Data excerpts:
★ ★ ★ ★
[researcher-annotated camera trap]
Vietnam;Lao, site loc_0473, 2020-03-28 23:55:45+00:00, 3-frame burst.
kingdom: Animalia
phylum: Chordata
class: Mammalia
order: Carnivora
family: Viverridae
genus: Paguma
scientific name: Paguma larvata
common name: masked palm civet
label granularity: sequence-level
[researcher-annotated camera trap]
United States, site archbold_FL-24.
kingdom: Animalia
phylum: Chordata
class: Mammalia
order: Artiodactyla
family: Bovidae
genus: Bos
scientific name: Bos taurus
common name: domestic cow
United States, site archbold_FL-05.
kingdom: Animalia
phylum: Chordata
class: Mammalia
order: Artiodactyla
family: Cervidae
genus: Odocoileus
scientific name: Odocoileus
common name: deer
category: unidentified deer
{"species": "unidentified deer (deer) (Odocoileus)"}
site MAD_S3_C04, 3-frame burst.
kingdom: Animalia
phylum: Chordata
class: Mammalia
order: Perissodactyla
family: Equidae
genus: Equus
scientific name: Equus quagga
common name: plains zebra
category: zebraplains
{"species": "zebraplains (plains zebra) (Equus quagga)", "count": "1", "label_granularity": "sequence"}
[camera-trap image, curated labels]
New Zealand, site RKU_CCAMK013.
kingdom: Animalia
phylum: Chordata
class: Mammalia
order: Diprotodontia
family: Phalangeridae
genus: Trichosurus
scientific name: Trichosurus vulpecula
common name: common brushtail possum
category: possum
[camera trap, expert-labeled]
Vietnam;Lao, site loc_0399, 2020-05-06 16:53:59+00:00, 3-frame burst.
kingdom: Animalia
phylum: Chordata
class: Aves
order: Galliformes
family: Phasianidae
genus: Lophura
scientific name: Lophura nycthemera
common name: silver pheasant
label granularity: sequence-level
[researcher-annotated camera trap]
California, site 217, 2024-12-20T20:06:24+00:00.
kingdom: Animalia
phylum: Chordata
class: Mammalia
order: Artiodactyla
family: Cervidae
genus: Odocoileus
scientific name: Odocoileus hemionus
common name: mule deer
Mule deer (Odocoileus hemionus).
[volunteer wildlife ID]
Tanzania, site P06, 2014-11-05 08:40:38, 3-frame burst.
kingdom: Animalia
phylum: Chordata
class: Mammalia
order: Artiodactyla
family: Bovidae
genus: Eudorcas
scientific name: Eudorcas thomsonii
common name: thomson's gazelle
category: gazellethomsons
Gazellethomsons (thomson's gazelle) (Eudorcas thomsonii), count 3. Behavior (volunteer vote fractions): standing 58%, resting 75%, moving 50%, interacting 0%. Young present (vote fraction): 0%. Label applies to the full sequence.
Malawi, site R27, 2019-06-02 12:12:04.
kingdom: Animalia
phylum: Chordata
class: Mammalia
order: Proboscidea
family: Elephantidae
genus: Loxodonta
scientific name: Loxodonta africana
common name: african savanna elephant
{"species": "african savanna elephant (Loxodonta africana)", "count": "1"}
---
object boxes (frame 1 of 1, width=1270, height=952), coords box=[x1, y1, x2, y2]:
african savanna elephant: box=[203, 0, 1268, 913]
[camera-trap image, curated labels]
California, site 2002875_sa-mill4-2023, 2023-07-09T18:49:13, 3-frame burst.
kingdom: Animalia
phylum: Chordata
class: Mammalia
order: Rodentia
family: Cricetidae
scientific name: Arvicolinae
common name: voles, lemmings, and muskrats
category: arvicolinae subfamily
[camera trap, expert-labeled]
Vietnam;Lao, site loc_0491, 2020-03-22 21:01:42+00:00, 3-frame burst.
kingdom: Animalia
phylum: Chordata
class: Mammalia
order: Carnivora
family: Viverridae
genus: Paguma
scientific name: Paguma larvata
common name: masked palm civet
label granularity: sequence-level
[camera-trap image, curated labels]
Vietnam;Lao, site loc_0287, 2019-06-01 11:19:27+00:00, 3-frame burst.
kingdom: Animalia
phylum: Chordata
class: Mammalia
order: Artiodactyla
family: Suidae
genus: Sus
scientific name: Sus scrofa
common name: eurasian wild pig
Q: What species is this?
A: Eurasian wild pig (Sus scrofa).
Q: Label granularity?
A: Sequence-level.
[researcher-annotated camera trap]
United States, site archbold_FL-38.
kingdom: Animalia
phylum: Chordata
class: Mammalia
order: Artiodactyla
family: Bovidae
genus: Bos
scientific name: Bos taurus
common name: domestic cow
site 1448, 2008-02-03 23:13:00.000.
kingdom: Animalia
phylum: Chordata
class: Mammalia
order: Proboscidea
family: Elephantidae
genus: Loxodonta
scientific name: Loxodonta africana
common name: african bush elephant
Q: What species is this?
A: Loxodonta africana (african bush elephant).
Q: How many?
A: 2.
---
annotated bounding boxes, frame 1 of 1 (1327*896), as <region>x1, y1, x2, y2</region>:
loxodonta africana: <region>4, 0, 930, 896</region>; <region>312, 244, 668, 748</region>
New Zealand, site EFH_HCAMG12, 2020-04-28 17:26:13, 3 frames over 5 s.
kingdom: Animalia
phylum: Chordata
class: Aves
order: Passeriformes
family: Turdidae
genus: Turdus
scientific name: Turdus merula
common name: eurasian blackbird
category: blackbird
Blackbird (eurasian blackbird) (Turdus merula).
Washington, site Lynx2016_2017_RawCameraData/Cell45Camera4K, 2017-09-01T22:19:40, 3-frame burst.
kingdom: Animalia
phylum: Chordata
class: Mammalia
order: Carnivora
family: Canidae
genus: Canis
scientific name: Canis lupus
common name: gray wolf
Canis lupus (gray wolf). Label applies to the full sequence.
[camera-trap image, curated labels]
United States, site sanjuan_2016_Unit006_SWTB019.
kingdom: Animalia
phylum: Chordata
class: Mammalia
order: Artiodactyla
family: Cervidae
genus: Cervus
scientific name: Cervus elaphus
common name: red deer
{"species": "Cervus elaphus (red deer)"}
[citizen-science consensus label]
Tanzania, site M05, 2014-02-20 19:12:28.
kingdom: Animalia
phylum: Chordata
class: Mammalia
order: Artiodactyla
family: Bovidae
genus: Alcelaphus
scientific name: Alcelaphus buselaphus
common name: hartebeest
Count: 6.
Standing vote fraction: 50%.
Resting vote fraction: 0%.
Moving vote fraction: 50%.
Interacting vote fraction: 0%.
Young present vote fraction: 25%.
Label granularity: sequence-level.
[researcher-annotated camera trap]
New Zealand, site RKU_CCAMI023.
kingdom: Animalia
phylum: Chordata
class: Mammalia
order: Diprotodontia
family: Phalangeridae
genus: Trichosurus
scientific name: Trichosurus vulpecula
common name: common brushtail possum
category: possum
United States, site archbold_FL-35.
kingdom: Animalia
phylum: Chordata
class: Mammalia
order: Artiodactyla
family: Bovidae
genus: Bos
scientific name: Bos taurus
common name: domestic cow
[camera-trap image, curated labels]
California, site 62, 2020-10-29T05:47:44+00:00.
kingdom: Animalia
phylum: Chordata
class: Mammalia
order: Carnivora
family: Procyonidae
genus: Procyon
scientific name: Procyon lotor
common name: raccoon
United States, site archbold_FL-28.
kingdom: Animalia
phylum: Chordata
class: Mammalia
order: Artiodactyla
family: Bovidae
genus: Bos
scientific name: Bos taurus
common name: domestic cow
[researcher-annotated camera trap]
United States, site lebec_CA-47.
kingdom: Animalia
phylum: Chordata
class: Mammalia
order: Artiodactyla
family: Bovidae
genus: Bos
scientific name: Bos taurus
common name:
★ ★ ★ ★
◆ Description of the task: Wherever the string "United" occurs in the records above, copy that line.

◆ Completed exercise:
United States, site archbold_FL-24.
United States, site archbold_FL-05.
United States, site archbold_FL-38.
United States, site sanjuan_2016_Unit006_SWTB019.
United States, site archbold_FL-35.
United States, site archbold_FL-28.
United States, site lebec_CA-47.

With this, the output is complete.